New nanostructured thin-film materials prepared with plasma processing

Research and development of new nanostructured thin-film materials and of new plasma sources for their preparation and for surface modification of the materials.

The main aim of the scientific activity of the research team is the research and development of new nanostructured thin-film materials and of new plasma sources for their preparation and for surface modification of the materials. These materials with exceptionally high application potential and the plasma sources are of essential significance for some exceptionally important branches of industry (flexible electronics, high-temperature electronics and optoelectronics, telecommunication systems, and aerospace, automotive and optical industry), in which they contribute to enhancement of useful properties of products, to the advancement of new technologies, development of new energy sources, reduced energy demands of the equipment, and are also important for environmental technologies and bio or medical applications. To produce a new generation of these materials, the research team solves essential problems in the area of discharge plasma physics, plasma chemistry, thin-film physics, and solid-state physics. The research team uses current or brand new plasma technologies that allow for production of materials with unique physical and functional properties and that are at the same time exceptionally environmentally friendly. The group has experts on preparation of new thin-film materials especially using the method of reactive magnetron sputtering, experts on characterization of structure and properties of the films produced and on their computer simulations, and experts on diagnostics of the non-equilibrium discharge plasma and its computer modeling. These experts take part in research projects that fall into two key areas:

A. New nanostructured thin-film materials

The main aim is the research and development of oxide- and oxynitride-based thin-film materials with unique physical and functional properties. The attention is focused on fundamental aspects of high-rate magnetron deposition of densified stoichiometric oxides for potential applications in microelectronics (high dielectric constant and low leakage current) and optical applications (high index of refraction, controlled electrical conductivity, the thermochromic effect and low extinction coefficient). In case of brand new oxynitride-based materials, the focus is on preparation and characterization of the properties of these materials with continuously tuned elemental composition and structure for potential use as photoactive, electrochromic or biocompatible coatings. Combination of oxide or oxynitride films with precious metals or their nanoclusters is important also in the area of conductometric gas sensors or water splitting under visible light. Therefore attention is also focused on the study of these films from the point of view of their microstructure stabilization and influence of precious metals on the electrical resistance, reactivity and photoactivity.

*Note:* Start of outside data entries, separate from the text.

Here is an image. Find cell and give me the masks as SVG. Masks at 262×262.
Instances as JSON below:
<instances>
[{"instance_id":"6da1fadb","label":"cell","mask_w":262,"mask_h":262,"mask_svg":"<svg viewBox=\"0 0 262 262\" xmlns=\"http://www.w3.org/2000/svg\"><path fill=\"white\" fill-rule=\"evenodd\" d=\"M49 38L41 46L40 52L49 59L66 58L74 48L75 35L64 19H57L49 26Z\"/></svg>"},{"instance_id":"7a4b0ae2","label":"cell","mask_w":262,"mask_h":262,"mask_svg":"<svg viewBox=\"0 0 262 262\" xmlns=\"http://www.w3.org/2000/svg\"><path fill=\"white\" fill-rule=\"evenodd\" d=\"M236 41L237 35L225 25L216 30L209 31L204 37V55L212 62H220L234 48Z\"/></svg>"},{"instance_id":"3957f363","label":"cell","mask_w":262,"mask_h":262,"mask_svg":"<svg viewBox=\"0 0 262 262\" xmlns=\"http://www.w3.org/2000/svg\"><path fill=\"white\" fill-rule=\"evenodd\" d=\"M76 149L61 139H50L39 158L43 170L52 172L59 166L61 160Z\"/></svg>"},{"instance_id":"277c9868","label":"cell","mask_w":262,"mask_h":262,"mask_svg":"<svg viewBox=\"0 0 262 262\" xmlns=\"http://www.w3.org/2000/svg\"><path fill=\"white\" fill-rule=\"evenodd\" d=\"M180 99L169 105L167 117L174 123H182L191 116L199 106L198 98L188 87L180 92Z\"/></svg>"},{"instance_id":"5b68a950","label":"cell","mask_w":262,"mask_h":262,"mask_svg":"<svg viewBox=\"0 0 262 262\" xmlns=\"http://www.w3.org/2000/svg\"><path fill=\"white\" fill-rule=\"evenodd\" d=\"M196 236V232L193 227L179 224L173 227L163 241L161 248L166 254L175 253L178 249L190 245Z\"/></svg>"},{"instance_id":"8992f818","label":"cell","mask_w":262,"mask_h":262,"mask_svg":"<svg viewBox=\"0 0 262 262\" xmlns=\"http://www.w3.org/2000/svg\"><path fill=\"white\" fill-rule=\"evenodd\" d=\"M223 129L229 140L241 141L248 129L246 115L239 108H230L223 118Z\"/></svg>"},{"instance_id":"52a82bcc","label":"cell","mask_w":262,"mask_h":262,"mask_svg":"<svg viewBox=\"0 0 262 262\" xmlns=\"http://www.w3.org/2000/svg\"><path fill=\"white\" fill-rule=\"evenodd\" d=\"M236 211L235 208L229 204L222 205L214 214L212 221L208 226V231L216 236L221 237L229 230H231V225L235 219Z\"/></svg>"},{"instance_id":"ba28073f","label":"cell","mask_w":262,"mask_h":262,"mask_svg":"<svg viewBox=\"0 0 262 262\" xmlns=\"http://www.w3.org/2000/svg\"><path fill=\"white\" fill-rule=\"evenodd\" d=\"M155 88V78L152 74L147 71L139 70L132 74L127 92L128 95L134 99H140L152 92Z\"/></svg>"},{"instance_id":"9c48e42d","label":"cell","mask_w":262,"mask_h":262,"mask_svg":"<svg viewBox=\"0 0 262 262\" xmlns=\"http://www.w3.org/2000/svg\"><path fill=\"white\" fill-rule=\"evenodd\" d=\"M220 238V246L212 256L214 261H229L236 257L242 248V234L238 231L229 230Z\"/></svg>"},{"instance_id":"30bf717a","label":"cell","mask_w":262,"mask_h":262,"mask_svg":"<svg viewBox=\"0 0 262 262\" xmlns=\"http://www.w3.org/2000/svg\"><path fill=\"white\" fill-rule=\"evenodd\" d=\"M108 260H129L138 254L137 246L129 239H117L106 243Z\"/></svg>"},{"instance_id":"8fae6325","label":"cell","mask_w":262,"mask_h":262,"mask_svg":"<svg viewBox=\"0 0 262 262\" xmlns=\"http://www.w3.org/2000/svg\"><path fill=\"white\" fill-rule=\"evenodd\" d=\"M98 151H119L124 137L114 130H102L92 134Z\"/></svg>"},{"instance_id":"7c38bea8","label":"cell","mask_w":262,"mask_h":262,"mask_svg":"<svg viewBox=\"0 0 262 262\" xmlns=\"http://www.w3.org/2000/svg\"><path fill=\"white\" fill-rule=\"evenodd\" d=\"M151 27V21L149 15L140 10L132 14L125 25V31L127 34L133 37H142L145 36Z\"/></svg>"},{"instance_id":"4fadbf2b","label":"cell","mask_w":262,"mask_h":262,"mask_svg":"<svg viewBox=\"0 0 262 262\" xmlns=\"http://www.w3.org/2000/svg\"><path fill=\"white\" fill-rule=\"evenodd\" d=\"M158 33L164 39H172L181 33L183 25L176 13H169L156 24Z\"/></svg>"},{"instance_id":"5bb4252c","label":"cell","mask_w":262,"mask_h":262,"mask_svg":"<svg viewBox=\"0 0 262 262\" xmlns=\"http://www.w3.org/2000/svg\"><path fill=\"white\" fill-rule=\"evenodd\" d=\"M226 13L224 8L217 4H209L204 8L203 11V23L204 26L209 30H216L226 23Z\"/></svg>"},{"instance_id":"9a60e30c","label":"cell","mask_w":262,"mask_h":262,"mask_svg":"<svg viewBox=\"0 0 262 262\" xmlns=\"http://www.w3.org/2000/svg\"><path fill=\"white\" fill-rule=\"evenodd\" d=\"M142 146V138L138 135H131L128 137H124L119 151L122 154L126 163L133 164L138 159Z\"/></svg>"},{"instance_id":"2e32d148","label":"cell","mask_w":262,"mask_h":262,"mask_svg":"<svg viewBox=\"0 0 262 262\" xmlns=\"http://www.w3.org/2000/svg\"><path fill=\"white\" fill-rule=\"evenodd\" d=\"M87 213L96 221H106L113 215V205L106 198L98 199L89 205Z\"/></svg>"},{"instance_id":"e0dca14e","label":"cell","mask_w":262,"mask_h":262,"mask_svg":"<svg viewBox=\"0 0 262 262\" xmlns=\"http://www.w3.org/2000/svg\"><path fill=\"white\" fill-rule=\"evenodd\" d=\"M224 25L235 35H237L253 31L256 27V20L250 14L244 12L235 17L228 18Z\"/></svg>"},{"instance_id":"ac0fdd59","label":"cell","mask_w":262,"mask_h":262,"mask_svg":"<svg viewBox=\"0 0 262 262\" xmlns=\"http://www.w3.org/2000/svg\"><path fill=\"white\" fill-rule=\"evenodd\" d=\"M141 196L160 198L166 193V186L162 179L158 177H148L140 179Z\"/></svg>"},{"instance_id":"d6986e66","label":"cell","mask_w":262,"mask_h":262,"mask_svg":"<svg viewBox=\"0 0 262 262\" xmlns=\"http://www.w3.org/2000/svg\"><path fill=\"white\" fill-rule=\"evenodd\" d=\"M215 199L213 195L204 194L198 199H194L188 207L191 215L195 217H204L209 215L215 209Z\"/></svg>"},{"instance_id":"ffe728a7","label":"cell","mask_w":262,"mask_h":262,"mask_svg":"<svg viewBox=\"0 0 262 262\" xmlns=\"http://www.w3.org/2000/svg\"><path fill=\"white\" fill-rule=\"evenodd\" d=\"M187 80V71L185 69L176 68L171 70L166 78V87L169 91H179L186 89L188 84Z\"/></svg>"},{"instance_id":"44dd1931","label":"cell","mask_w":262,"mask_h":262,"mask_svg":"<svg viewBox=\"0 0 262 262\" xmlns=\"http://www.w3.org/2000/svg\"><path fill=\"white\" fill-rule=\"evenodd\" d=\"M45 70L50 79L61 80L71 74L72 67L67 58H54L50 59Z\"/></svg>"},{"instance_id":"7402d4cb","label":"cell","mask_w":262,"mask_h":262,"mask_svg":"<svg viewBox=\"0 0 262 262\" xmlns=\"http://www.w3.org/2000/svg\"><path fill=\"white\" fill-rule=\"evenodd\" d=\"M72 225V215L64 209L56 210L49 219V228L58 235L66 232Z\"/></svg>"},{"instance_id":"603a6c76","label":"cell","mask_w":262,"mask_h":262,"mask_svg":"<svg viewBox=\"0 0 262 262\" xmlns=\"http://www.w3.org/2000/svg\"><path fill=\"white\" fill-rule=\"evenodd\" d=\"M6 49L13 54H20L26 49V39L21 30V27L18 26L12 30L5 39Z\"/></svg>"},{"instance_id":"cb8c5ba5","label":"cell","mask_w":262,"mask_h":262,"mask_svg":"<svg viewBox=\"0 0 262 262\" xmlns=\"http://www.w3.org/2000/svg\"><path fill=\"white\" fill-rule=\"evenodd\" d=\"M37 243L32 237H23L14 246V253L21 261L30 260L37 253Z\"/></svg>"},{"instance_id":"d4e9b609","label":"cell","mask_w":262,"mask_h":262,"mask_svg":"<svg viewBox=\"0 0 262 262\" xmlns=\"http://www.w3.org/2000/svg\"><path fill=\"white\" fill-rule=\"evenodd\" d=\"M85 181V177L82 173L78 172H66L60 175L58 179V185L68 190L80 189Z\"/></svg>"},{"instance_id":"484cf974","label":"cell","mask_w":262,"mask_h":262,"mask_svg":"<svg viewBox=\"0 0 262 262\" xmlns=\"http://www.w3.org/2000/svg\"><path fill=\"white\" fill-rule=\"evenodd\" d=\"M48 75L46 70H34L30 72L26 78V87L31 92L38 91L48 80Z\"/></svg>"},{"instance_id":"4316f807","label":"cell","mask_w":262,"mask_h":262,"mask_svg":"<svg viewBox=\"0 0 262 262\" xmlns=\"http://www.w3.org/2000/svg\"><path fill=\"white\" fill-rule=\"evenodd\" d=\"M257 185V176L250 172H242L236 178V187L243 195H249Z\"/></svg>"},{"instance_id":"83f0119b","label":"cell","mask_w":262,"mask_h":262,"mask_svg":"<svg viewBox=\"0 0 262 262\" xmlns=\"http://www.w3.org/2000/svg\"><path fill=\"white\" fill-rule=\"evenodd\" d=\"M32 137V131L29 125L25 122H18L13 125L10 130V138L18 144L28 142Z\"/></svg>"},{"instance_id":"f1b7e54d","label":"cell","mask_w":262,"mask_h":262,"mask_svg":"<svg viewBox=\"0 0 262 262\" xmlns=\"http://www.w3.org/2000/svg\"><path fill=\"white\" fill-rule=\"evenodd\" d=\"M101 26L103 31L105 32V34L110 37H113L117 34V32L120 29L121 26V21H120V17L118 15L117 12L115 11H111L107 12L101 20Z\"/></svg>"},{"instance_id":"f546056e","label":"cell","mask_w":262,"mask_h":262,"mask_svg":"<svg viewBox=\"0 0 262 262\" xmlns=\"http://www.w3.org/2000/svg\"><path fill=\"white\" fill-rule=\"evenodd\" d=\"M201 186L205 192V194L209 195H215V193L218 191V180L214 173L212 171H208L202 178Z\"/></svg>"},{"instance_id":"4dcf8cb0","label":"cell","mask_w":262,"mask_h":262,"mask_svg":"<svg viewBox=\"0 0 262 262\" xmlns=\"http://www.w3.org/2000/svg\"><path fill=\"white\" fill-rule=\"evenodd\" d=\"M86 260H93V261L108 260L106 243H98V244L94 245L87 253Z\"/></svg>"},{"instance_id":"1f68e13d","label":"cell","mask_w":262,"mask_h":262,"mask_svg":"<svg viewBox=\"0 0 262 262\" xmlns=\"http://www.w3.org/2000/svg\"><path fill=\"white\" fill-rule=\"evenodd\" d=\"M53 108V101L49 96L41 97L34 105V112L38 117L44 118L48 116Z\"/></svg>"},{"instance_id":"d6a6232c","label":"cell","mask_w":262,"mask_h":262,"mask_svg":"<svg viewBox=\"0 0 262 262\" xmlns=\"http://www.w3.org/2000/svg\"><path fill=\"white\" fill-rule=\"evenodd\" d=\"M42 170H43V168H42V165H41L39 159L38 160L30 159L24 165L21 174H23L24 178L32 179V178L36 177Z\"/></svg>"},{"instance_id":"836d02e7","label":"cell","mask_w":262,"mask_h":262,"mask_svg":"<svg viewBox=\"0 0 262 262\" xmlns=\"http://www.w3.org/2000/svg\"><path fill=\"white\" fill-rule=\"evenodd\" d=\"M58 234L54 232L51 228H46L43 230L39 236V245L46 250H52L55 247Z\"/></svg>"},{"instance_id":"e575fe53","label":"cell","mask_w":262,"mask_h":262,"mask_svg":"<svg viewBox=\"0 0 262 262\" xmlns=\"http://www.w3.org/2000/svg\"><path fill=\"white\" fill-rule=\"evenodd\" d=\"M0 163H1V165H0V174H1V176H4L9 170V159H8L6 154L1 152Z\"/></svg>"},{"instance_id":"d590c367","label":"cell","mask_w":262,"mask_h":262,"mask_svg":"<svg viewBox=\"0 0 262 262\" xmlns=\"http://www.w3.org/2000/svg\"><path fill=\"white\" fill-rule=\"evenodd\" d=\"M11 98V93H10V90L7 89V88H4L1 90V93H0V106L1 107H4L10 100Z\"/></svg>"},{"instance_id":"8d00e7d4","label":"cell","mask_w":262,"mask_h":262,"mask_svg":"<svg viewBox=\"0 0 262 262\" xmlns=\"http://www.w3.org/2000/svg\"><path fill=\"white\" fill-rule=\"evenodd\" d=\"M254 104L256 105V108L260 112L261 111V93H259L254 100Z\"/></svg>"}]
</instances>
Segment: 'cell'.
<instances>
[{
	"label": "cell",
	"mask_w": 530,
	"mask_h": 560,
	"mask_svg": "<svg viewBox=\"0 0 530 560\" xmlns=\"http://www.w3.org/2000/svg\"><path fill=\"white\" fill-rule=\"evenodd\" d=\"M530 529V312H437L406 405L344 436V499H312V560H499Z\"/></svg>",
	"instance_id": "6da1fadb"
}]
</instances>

Another aim in this area is also research into multi-component, multi-layer or graded coatings based on multi-element nitrides, borides, carbides, oxides or metal alloys with controlled architecture. The emphasis is placed on the explanation of the physical basis for the processes leading to the preparation of these films with optimized nanostructure, properties and architecture. Attention is given to complex interactions at grain boundaries of individual phases or at individual layer interfaces. The aim is to prepare multifunctional films with a unique combination of several properties (high hardness, high oxidation resistance and thermal stability, high resistance to cracking, low stress, low wear rate, high optical transparency, high or low electrical and thermal conductivity or anisotropic thermal conductivity, antibacterial activity, etc.). 

B. New plasma sources for film deposition and surface modification

The main aim is especially the design, optimization, and clarification of fundamental aspects of the operation of new magnetron systems and methods of various types that are being designed or constructed in the NTIS center laboratories. Examples of the new plasma sources and methods are:

  • a new method to control high-power pulsed magnetron sputtering for the deposition of stoichiometric oxide films and oxynitride-based films with continuously tuned elemental composition,
  • a new type of magnetron for a fast film deposition based on simultaneous sputtering, sublimation and evaporation of the target cathode,
  • a new two-functional magnetron for film deposition and improved cleaning of the substrate surface before the actual deposition.